ScienceDaily (Nov. 21, 2008) — Canadian researchers are trying to answer why some smokers develop lung cancer while others remain disease free, despite similar lifestyle changes.

Results were presented at the American Association for Cancer Research's Seventh Annual International Conference on Frontiers in Cancer Prevention Research.

According to the Centers for Disease Control and Prevention, more people die from lung cancer than any other cancer type. In fact, according to 2004 data, more people died from lung cancer than breast, prostate and colon cancers combined.

Smoking is the biggest risk factor for developing lung cancer, even after quitting for long periods of time. "More than 50 percent of newly diagnosed lung cancer patients are former smokers," said Emily A. Vucic, a graduate student at the British Columbia Cancer Research Centre, Vancouver, B.C. "Understanding why some former smokers develop lung cancer is clearly important to the development of early detection, prevention and treatment strategies."

The researchers studied how DNA methylation contributes to lung cancer development in former smokers. Methylation is an important event regulating gene expression during normal development. As we age and in cancer, proper patterns of DNA methylation become deregulated throwing off the tight control of gene activity that normally exists.

Using an endoscope, Vucic and colleagues collected bronchial epithelial cells, which are cells that line the lungs, from 16 former smokers. The participants quit smoking more than 10 years ago. Eight participants had surgical removal of non-small cell lung cancer; eight were disease free.

◆ WORK TASK 1 ◆
In the article on lung cancer in former smokers, what share of newly diagnosed lung cancer patients are described as former smokers?
◆ WORK TASK 2 ◆
Decide whether each statement agrees with the article on lung cancer in former smokers, and support each yes or no with the deciding words of the article, quoted exactly: (a) every participant had quit smoking more than ten years earlier; (b) the bronchial cells were collected through surgical biopsy; (c) half of the participants were free of disease.

◆ DATA LISTING ◆
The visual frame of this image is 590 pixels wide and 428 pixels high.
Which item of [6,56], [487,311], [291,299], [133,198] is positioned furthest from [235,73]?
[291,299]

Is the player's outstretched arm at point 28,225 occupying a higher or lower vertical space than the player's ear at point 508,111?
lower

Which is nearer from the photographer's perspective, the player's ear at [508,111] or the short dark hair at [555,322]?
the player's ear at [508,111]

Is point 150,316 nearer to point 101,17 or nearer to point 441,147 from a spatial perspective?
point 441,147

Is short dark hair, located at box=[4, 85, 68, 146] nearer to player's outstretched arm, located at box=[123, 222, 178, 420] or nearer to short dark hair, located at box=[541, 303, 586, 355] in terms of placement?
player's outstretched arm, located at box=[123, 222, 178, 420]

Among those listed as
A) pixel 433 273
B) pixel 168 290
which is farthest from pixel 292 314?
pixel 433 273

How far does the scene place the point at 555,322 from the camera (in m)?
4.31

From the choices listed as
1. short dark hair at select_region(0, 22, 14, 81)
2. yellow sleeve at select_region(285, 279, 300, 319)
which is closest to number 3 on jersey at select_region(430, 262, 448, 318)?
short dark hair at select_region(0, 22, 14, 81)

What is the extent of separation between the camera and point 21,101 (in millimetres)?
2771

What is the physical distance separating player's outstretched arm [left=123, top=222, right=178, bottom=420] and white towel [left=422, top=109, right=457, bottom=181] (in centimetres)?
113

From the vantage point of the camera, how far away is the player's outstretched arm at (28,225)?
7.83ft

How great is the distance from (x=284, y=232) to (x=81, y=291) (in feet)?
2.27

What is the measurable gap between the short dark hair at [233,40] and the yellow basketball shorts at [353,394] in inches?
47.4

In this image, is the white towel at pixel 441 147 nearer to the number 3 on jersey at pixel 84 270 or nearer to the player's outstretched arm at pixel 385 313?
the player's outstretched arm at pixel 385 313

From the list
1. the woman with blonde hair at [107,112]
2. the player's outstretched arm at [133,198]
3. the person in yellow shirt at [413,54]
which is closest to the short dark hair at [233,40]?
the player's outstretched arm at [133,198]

---

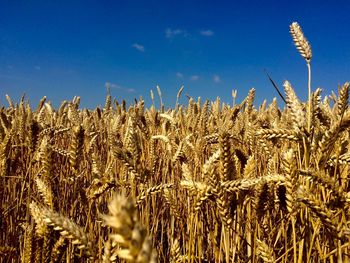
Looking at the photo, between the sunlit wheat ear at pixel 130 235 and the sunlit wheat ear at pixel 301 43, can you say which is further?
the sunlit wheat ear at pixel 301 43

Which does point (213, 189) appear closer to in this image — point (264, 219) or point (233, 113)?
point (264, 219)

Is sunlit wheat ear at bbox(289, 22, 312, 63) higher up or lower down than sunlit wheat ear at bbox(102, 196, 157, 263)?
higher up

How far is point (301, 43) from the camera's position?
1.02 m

...

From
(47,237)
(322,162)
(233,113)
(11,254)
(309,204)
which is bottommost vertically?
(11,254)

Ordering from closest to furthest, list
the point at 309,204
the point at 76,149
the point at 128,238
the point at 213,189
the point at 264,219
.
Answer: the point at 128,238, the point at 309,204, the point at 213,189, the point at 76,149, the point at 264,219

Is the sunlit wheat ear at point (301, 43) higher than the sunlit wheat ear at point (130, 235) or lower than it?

◆ TASK RESPONSE 1 ◆
More than 50 percent.

◆ TASK RESPONSE 2 ◆
(a) Yes: "The participants quit smoking more than 10 years ago."
(b) No: "Using an endoscope, Vucic and colleagues collected bronchial epithelial cells"
(c) Yes: "Eight participants had surgical removal of non-small cell lung cancer; eight were disease free."